Problem to work on:
Your answer must be an exact repetition of every record.

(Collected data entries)

+ + + + + + +

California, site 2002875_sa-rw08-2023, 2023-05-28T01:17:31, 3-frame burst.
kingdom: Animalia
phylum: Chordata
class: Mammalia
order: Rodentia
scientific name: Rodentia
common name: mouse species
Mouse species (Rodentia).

+ + + + + + +

Task response:
California, site 2002875_sa-rw08-2023, 2023-05-28T01:17:31, 3-frame burst.
kingdom: Animalia
phylum: Chordata
class: Mammalia
order: Rodentia
scientific name: Rodentia
common name: mouse species
Mouse species (Rodentia).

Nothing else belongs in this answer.